The work highlights several key advantages. First, the QCL’s intrinsic sensitivity to optical feedback enables high‑speed, label‑free detection without external photodiodes; voltage variations at the laser terminals can directly encode mechanical motion. Second, the excitation wavelength is unrestricted—any NIR source can be used—making the platform spectrally agnostic on the pump side while the probe remains in the MIR. Third, the coexistence of radiation pressure and photothermal forces provides flexibility: depending on material choice and beam parameters, either mechanism can dominate, allowing tailored actuation schemes. Fourth, operation in vacuum reduces environmental noise, improving measurement stability.

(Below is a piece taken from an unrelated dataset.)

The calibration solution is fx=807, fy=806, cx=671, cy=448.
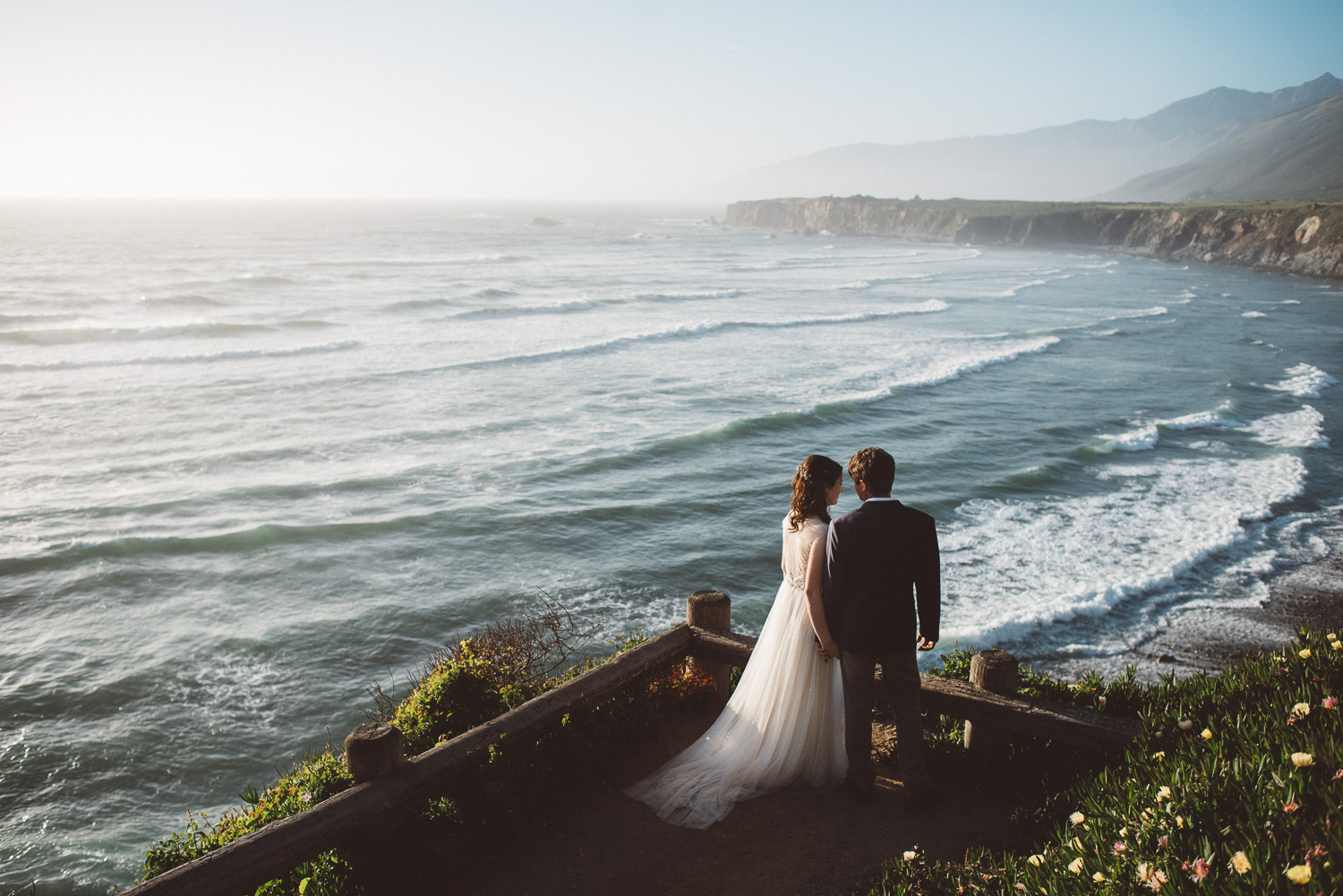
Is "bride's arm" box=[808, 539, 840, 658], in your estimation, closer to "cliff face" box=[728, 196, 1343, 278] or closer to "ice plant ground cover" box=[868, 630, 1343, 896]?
"ice plant ground cover" box=[868, 630, 1343, 896]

Potential applications include broadband infrared communication links (using the membrane as a wavelength‑conversion gate), multi‑spectral sensing (e.g., simultaneous detection of gases that absorb in different IR windows), non‑contact metrology of temperature or stress via the photothermal shift, and integration into quantum photonic circuits where fast feedback control is required. The authors suggest future work to quantitatively separate radiation‑pressure and photothermal contributions, to improve signal‑to‑noise by employing low‑noise QCL drivers and high‑bandwidth voltage readout, and to explore other spectral extensions such as THz or visible regimes using appropriate self‑mixing lasers. Overall, the study demonstrates a versatile, scalable route to link disparate infrared bands through a compact, self‑mixing‑enabled optomechanical interface.